-- start of Information provided --
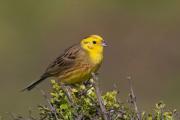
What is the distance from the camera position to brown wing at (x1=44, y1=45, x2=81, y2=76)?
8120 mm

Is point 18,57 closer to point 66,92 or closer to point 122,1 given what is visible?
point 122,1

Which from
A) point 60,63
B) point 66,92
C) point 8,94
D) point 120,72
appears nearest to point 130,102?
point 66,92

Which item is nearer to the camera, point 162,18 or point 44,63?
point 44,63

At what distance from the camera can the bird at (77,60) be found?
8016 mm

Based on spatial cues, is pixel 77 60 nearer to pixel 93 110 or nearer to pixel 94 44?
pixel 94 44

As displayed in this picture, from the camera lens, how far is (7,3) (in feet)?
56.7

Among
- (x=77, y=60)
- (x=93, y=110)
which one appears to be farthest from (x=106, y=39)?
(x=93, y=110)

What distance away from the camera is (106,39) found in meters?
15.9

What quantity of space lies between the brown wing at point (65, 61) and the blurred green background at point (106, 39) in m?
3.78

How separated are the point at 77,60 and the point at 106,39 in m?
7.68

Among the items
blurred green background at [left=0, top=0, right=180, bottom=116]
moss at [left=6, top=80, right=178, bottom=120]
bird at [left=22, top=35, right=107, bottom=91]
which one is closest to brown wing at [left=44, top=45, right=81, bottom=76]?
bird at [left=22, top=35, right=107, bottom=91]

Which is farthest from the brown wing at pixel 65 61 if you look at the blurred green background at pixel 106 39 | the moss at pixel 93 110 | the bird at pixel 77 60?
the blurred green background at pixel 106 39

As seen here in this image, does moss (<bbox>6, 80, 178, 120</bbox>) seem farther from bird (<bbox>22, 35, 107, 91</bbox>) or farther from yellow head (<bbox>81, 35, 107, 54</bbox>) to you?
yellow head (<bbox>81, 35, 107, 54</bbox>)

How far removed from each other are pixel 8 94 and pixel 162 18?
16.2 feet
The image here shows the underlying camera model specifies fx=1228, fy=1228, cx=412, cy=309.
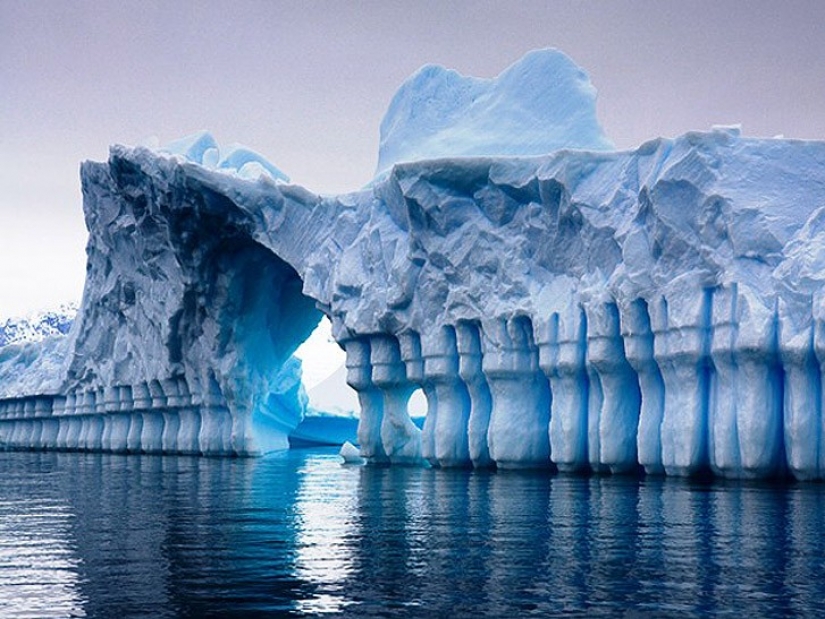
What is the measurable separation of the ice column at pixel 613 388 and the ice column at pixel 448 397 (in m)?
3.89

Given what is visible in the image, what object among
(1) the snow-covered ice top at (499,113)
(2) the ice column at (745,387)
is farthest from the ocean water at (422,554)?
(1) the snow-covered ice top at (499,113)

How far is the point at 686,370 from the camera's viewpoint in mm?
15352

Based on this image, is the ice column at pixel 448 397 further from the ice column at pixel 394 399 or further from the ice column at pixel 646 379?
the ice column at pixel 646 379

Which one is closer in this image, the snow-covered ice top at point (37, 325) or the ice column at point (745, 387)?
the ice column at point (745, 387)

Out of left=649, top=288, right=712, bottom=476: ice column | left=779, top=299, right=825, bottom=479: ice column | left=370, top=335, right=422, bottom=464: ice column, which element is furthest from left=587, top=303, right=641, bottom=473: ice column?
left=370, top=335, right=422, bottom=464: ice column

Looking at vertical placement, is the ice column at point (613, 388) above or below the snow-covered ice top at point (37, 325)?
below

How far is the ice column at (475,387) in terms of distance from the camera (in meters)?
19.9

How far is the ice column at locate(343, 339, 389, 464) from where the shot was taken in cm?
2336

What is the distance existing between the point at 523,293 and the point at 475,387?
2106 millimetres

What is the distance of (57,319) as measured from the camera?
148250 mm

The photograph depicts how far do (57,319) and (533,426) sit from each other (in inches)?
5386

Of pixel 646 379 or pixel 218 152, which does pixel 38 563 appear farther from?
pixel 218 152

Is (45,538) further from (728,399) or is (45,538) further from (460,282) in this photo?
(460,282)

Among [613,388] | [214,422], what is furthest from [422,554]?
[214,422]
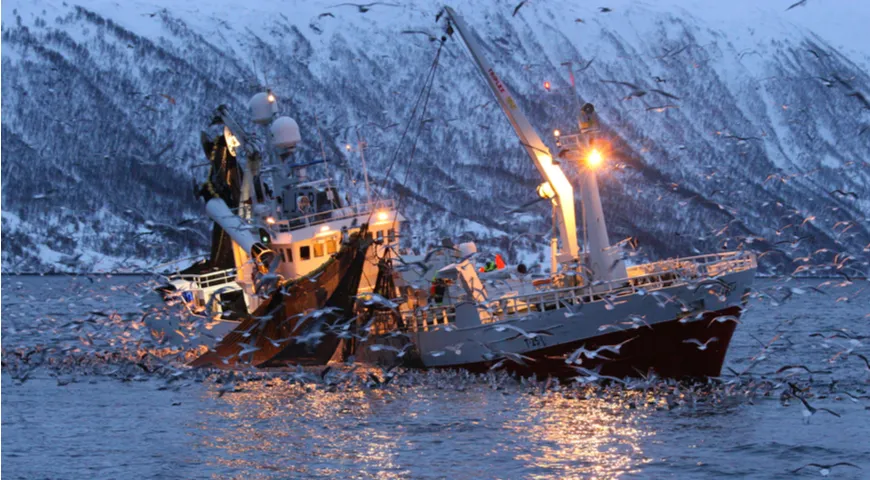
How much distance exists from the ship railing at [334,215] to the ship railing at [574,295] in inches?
-- end of Information provided --
- **Task prompt**
Repeat each entry exactly as given; no pictures belong in the copy.

- **The response**
What is the distance from the camera position to brown wing at (x1=44, y1=45, x2=81, y2=76)?
8120 mm

Is point 18,57 closer to point 66,92 or closer to point 122,1 given what is visible?
point 122,1

Which from
A) point 60,63
B) point 66,92
C) point 8,94
D) point 120,72
appears nearest to point 130,102?
point 66,92

Which item is nearer to the camera, point 162,18 or point 44,63?
point 44,63

At what distance from the camera can the bird at (77,60) be found?
8016 mm

Based on spatial cues, is pixel 77 60 nearer to pixel 93 110 or nearer to pixel 94 44?
pixel 94 44

As displayed in this picture, from the camera lens, how far is (7,3) (in feet)?
56.7

Among
- (x=77, y=60)
- (x=93, y=110)
which one appears to be farthest from (x=106, y=39)?
(x=93, y=110)

What distance away from the camera is (106,39) found in meters?
15.9

What quantity of space lies between the brown wing at point (65, 61) and the blurred green background at point (106, 39) in m?
3.78

How separated are the point at 77,60 and the point at 106,39 in m?
7.68

Among the items
blurred green background at [left=0, top=0, right=180, bottom=116]
moss at [left=6, top=80, right=178, bottom=120]
bird at [left=22, top=35, right=107, bottom=91]
which one is closest to brown wing at [left=44, top=45, right=81, bottom=76]?
bird at [left=22, top=35, right=107, bottom=91]

Which is farthest from the brown wing at pixel 65 61 if you look at the blurred green background at pixel 106 39 | the moss at pixel 93 110 | the bird at pixel 77 60?
the blurred green background at pixel 106 39

As seen here in this image, does moss (<bbox>6, 80, 178, 120</bbox>) seem farther from bird (<bbox>22, 35, 107, 91</bbox>) or farther from yellow head (<bbox>81, 35, 107, 54</bbox>) to you?
yellow head (<bbox>81, 35, 107, 54</bbox>)

How far removed from each other are pixel 8 94 and pixel 162 18?
16.2 feet
The image here shows the underlying camera model specifies fx=1228, fy=1228, cx=412, cy=309.
What is the measurable separation of the ice column at pixel 613 388 and the ice column at pixel 448 397 (in m)?
3.89

Given what is visible in the image, what object among
(1) the snow-covered ice top at (499,113)
(2) the ice column at (745,387)
is farthest from the ocean water at (422,554)?
(1) the snow-covered ice top at (499,113)

How far is the point at 686,370 from the camera's viewpoint in mm?
15352

Based on this image, is the ice column at pixel 448 397 further from the ice column at pixel 394 399 or further from the ice column at pixel 646 379?
the ice column at pixel 646 379

Which one is closer in this image, the snow-covered ice top at point (37, 325) or the ice column at point (745, 387)?
the ice column at point (745, 387)

Out of left=649, top=288, right=712, bottom=476: ice column | left=779, top=299, right=825, bottom=479: ice column | left=370, top=335, right=422, bottom=464: ice column, which element is furthest from left=587, top=303, right=641, bottom=473: ice column?
left=370, top=335, right=422, bottom=464: ice column

Looking at vertical placement, is the ice column at point (613, 388) above or below the snow-covered ice top at point (37, 325)?
below

How far is the ice column at (475,387) in terms of distance from the camera (in meters)?
19.9

How far is the ice column at locate(343, 339, 389, 464) from where the shot was taken in cm?
2336

What is the distance existing between the point at 523,293 and the point at 475,387?
2106 millimetres

What is the distance of (57,319) as measured from the camera?
148250 mm

The photograph depicts how far do (57,319) and (533,426) sit from each other (in inches)?
5386

Of pixel 646 379 or pixel 218 152, which does pixel 38 563 appear farther from?
pixel 218 152

Is (45,538) further from (728,399) or is (45,538) further from (460,282) in this photo?
(460,282)

Among [613,388] | [214,422], what is furthest from [422,554]?
[214,422]
How much distance exists from the ship railing at [334,215] to the ship railing at [574,295] in inches?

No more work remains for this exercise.